**Текст для изучения:**

╭──

Говоря далее о преемственности между «Китежем» и «Парсифа-лем», остается показать, что в тех же отношениях пребывали и сакральные сценические пространства града Китежа и храма Св. Грааля, организующие эти мистериальные действа.

Оформление сакрального пространства Китежа - концептуальный нерв работы соавторов оперы, где важен даже такой внемузыкальный элемент, как ремарки: все в них, по убеждению Римского-Корсакова, должно быть спроецировано в пропеваемый со сцены текст (15,

с. 377). Этот слой музыкально-драматургической концепции уже лежит полностью в области филологии. Финальная картина в точности воспроизводит жилую среду из русских былин. Одновременно эсхатологический цикл, которому подчинено развитие китежской символики, приводит к нагнетанию ветхозаветных элементов, дающих, в сочетании с новозаветным Успенским собором, внятные аллюзии на комплекс Иерусалимского храма, - именно такова традиционная структура апокрифического земного рая (9, с. 244). Но и даже столь новая для искусства и национально самобытная идея, явившись в сфере музыкальной драмы, проникнута опытом «Парсифаля».

Ориентируясь в целом на «Парцифаля» Вольфрама, где сущность Грааля неопределенна и колеблется между христианским алтарем и языческим камнем, Вагнер, однако, трактует Грааль как Чашу Тайной вечери, следуя сказанию «Иосиф Аримафейский» Робера де Борона. Тем самым христианский слой легенды он декларативно принимает за первичный и так оказывается в авангарде «христианской гипотезы» происхождения Грааля. Взрывообразный характер появления этой гипотезы в науке следует осмыслять в свете того факта, что в деталях давно разработанное либретто «Парсифаля» было написано и увидело свет (1877) одновременно с первым научным обоснованием этой гипотезы (1876-1877) не только в Германии (Ф. Царнке, А. Бирх-

Гиршфельд), но и в России (Н.П. Дашкевич).

╰──

Ответьте на вопросы по тексту о «Китеже» и «Парсифале».
(a) Кто был убежден, что все в ремарках должно быть спроецировано в пропеваемый со сцены текст?
(b) Какую среду в точности воспроизводит финальная картина?
(c) В каком году было написано и увидело свет либретто «Парсифаля»?

**Предоставленный материал:**
╭──

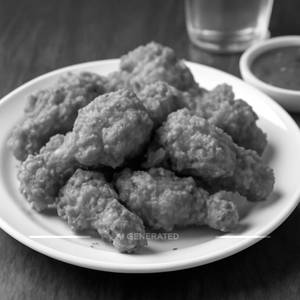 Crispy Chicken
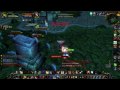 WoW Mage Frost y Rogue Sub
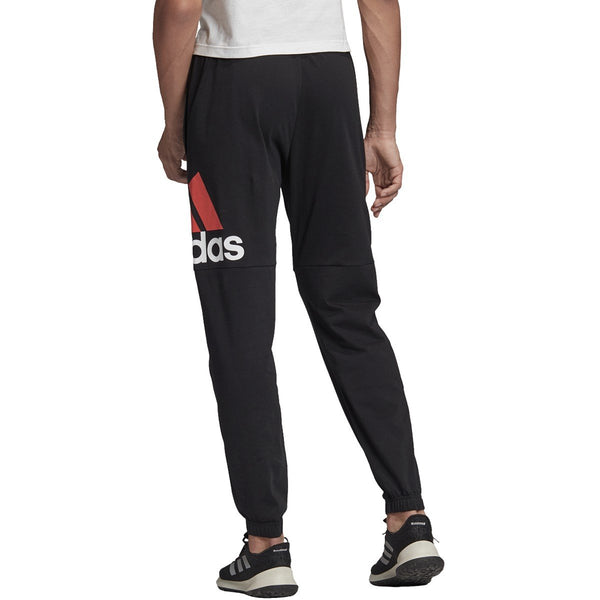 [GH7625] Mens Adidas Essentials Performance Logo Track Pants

╰──
╭──

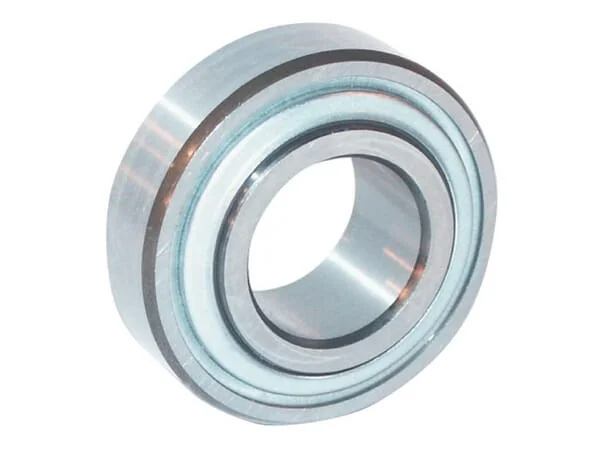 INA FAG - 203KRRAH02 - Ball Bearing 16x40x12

╰──
╭──

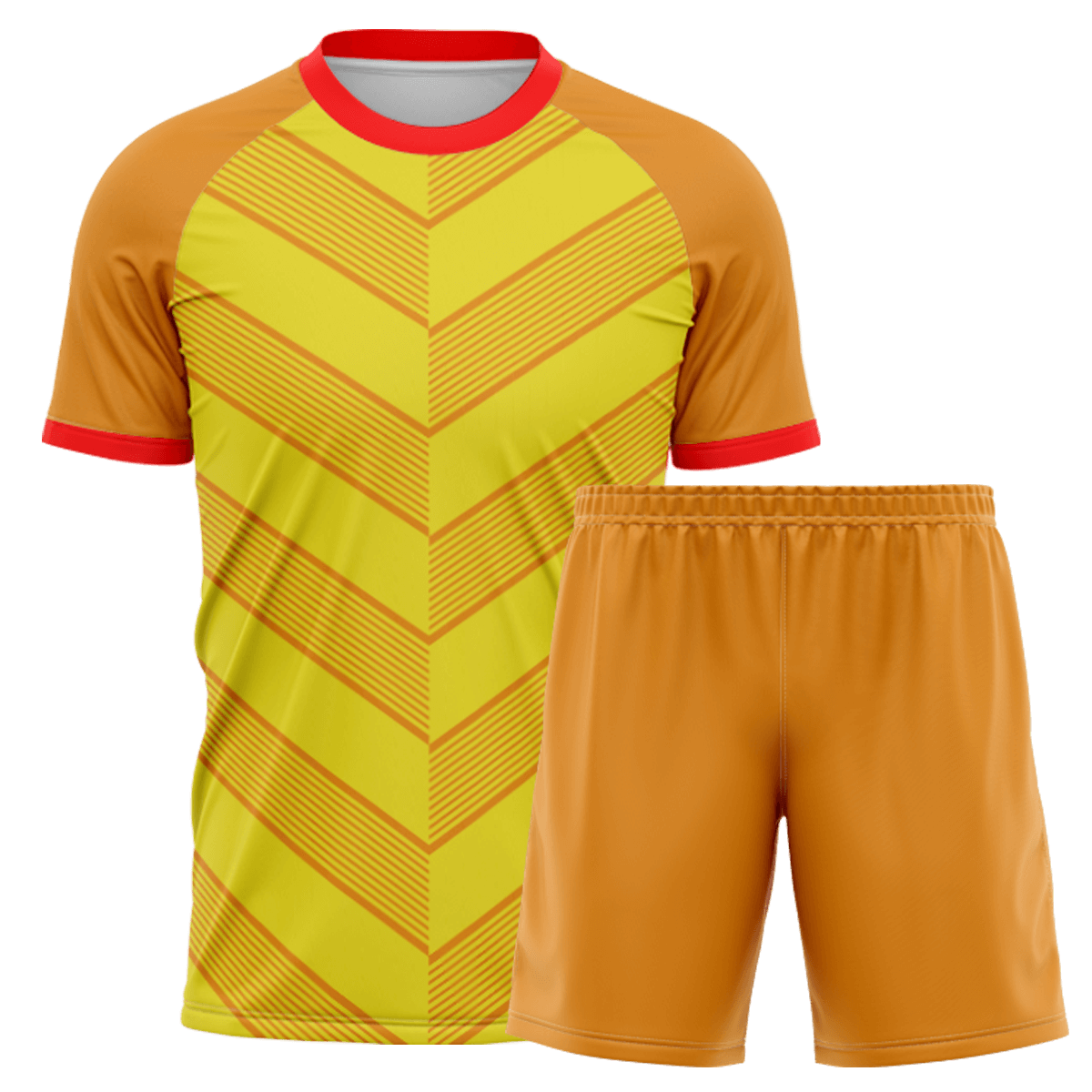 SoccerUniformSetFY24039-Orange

╰──

**Ответ:**
(a) В этом был убежден Римский-Корсаков.
(b) Финальная картина в точности воспроизводит жилую среду из русских былин.
(c) Либретто «Парсифаля» было написано и увидело свет в 1877 году.